+++ Records shown +++
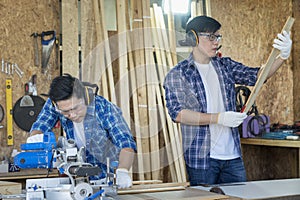 Carpenter cutting wood on circular saw. Two Young male carpenter working wood workshop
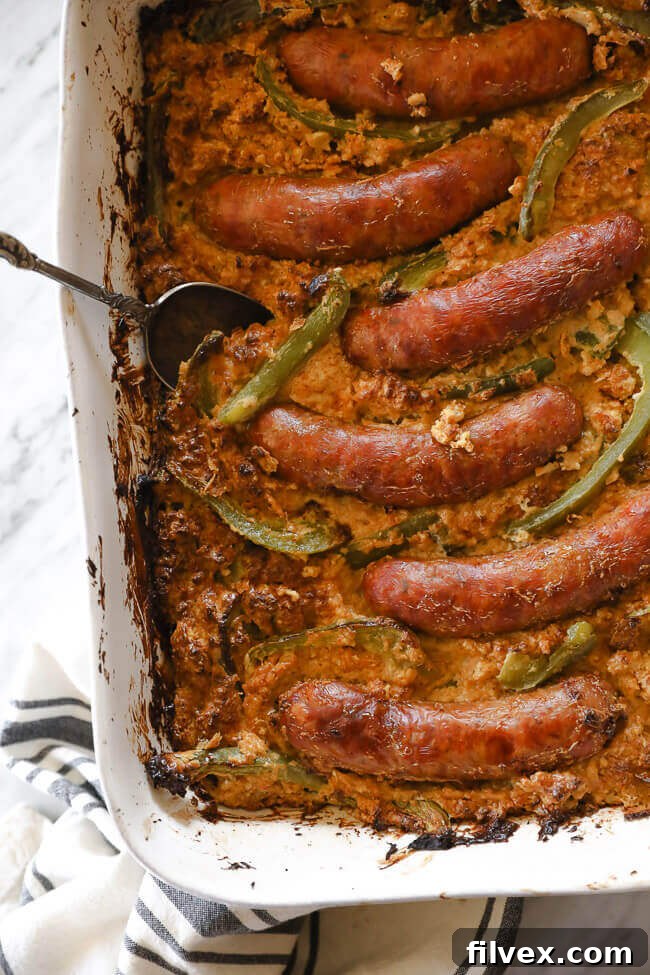 A close-up overhead vertical shot of the Italian Sausage Casserole, showcasing perfectly browned sausages and tender bell peppers resting on a creamy bed of cauliflower rice, rich with sauce.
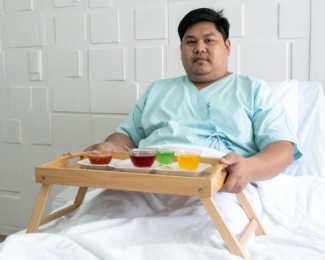 Patient recovering in hospital after bariatric surgery with a temporary liquid diet.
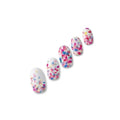 Petulia pearlescent white confetti nail polish wraps with multicoloured petal-shaped spots shown on five nail tips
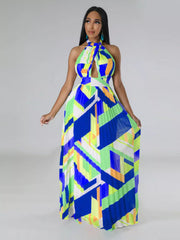 Model holding both sides of the pleated skirt of a blue, lime and white halter maxi dress.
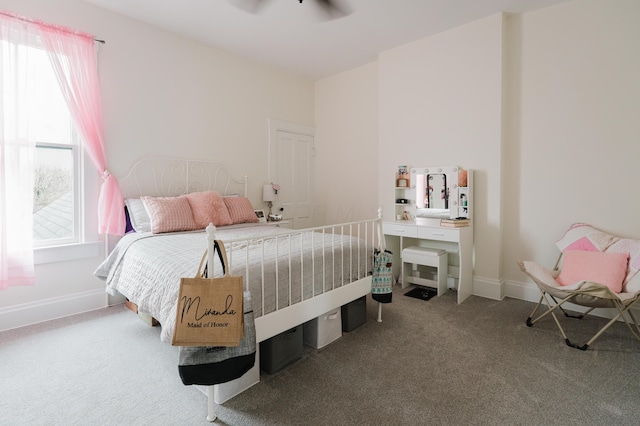 bedroom featuring baseboards, multiple windows, and carpet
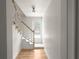 Welcoming hallway with stairway and natural light from a window at 3984 Earney Rd, Woodstock, GA 30188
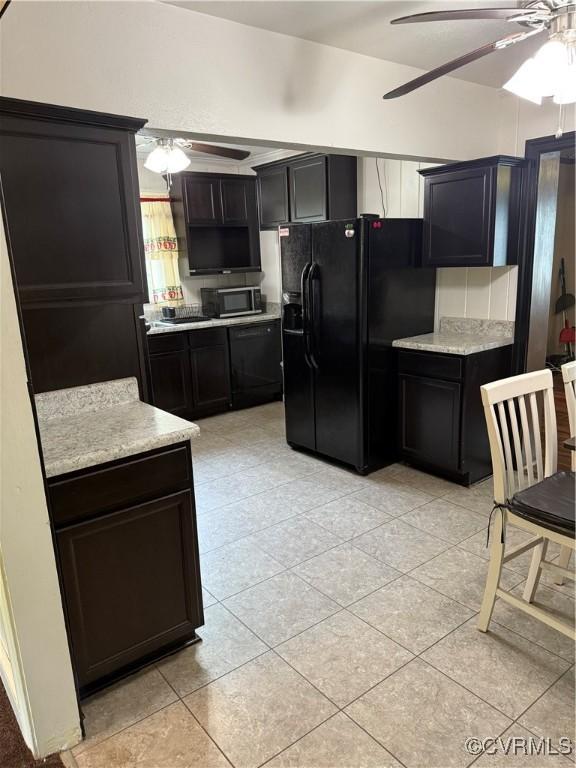 2919 Park Dr, Petersburg, VA 23805 - kitchen featuring ceiling fan, black fridge, stainless steel microwave, and light countertops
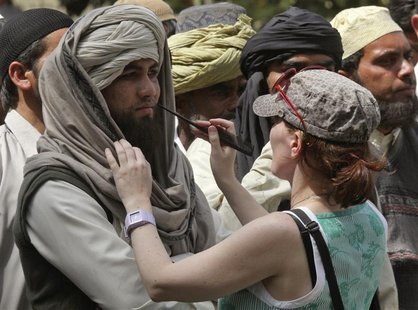 A crew member of Oscar-winning director Kathryn Bigelow's team for the movie "Zero Dark Thirty" applies makeup on an actor during a shoot at A crew member of Oscar-winning director Kathryn Bigelow's team for the movie "Zero Dark Thirty" applies makeup on an actor during a shoot at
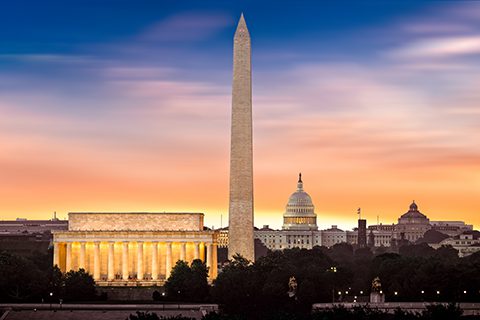 The Lincoln Memorial, Washington Monument, and U.S. Capitol are pictured at sunset in Washington, D.C.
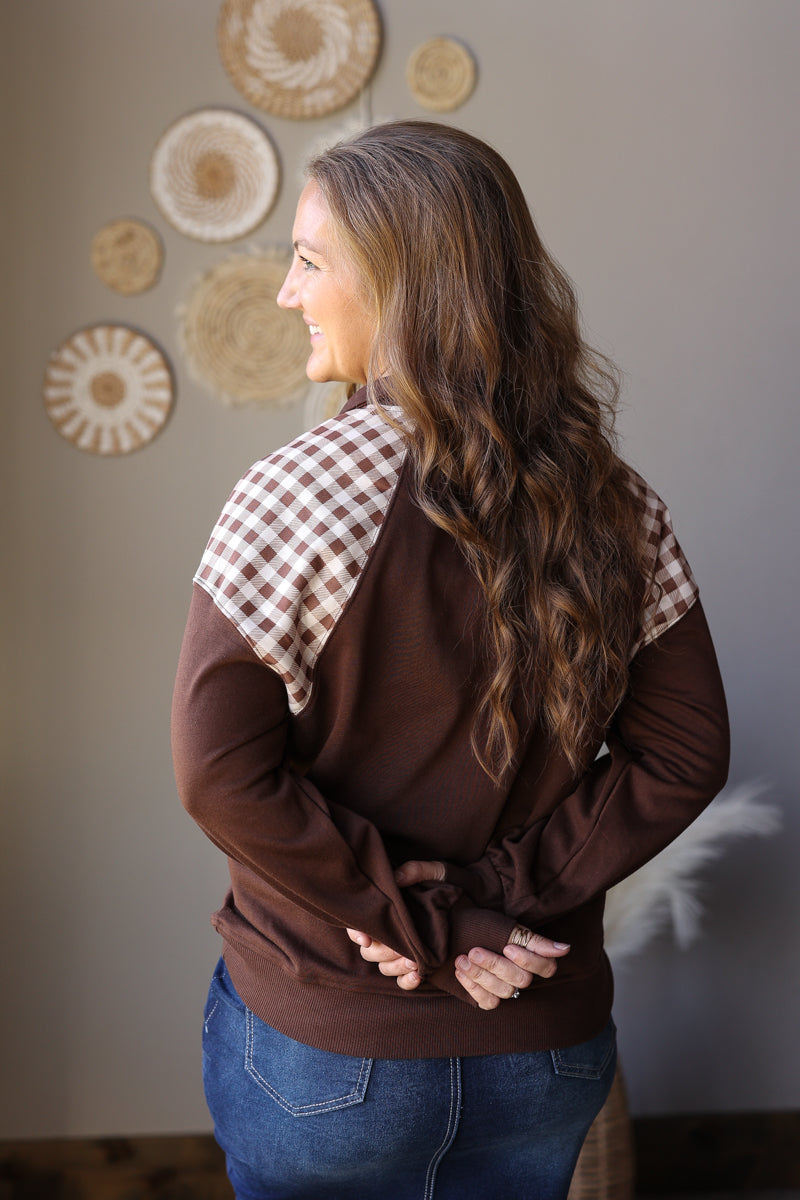 Back view of a coffee brown sweatshirt with plaid shoulder panels and solid brown sleeves.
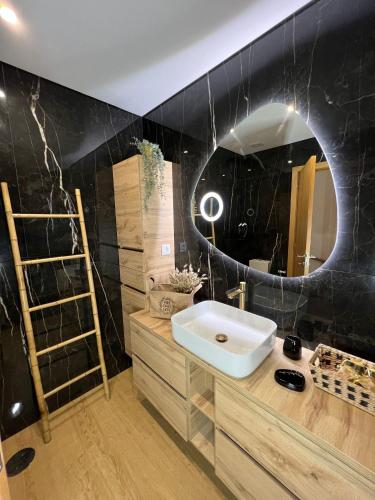 a bathroom with a sink and a mirror at Coruja’s House AL OPO in Porto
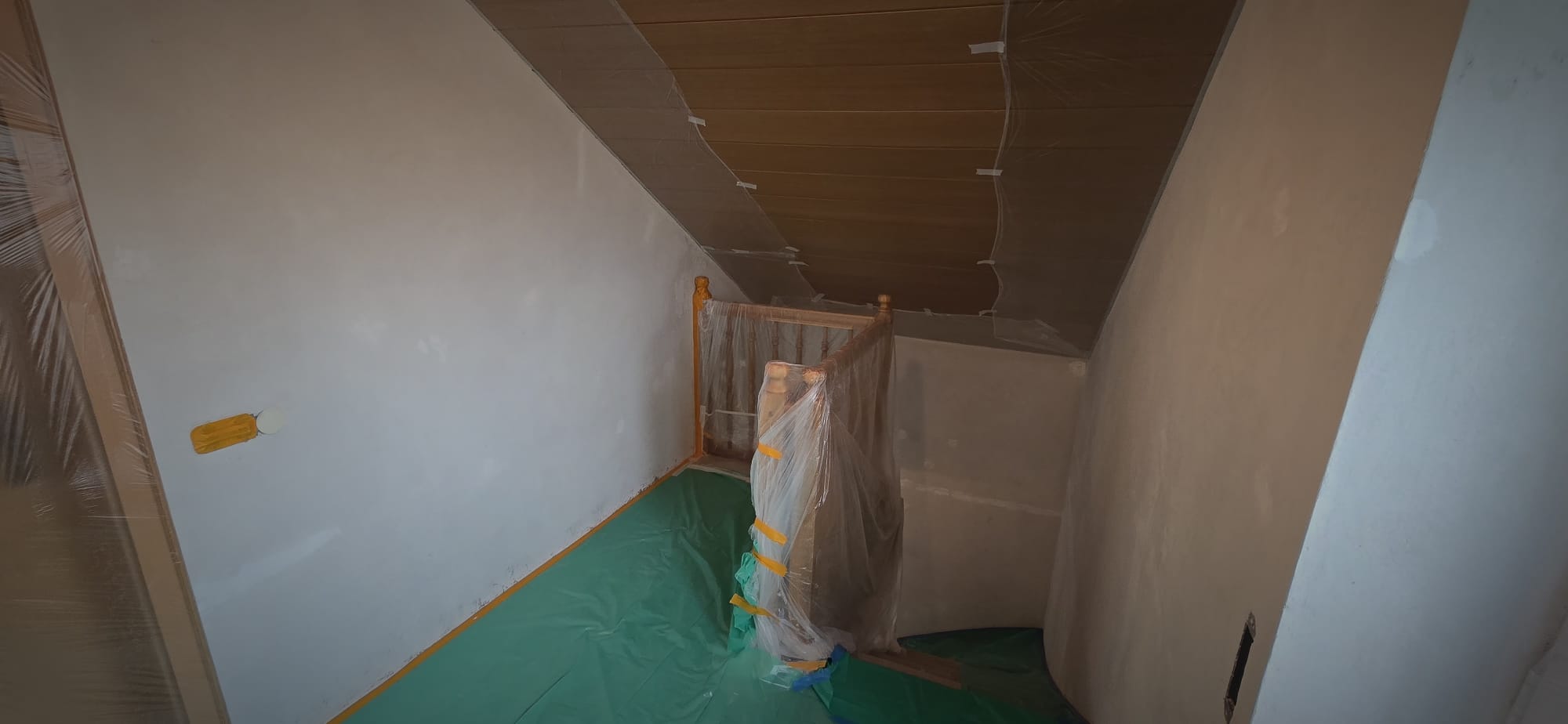 Staircase area with wooden railing covered in protective plastic and green floor covering, walls partially painted.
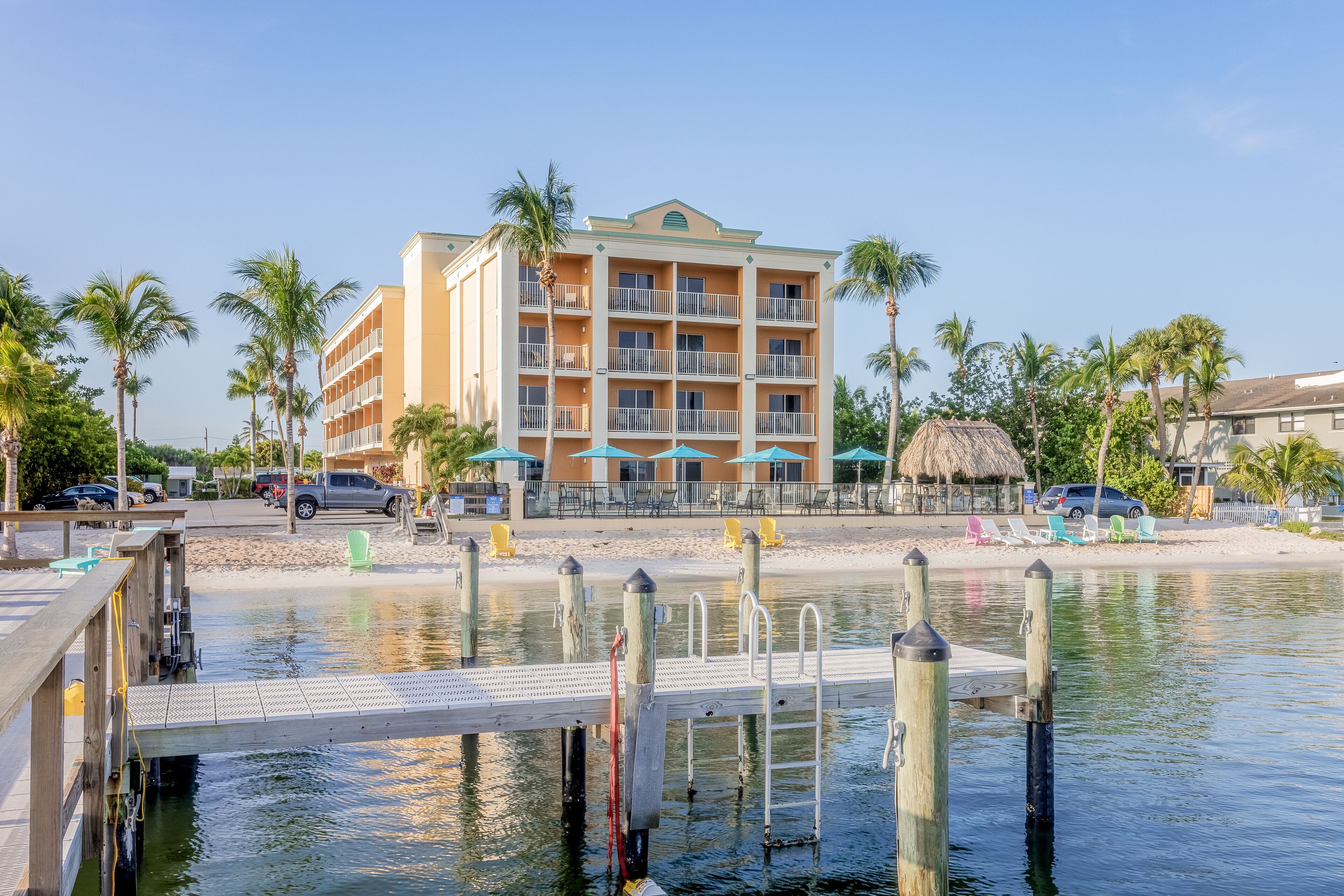 A waterfront hotel with a dock, palm trees, and beach chairs.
+++
What is needed is an exact transcription of every entry, minus the pictures.

### Exercise output
 Carpenter cutting wood on circular saw. Two Young male carpenter working wood workshop
 A close-up overhead vertical shot of the Italian Sausage Casserole, showcasing perfectly browned sausages and tender bell peppers resting on a creamy bed of cauliflower rice, rich with sauce.
 Patient recovering in hospital after bariatric surgery with a temporary liquid diet.
 Petulia pearlescent white confetti nail polish wraps with multicoloured petal-shaped spots shown on five nail tips
 Model holding both sides of the pleated skirt of a blue, lime and white halter maxi dress.
 bedroom featuring baseboards, multiple windows, and carpet
 Welcoming hallway with stairway and natural light from a window at 3984 Earney Rd, Woodstock, GA 30188
 2919 Park Dr, Petersburg, VA 23805 - kitchen featuring ceiling fan, black fridge, stainless steel microwave, and light countertops
 A crew member of Oscar-winning director Kathryn Bigelow's team for the movie "Zero Dark Thirty" applies makeup on an actor during a shoot at A crew member of Oscar-winning director Kathryn Bigelow's team for the movie "Zero Dark Thirty" applies makeup on an actor during a shoot at
 The Lincoln Memorial, Washington Monument, and U.S. Capitol are pictured at sunset in Washington, D.C.
 Back view of a coffee brown sweatshirt with plaid shoulder panels and solid brown sleeves.
 a bathroom with a sink and a mirror at Coruja’s House AL OPO in Porto
 Staircase area with wooden railing covered in protective plastic and green floor covering, walls partially painted.
 A waterfront hotel with a dock, palm trees, and beach chairs.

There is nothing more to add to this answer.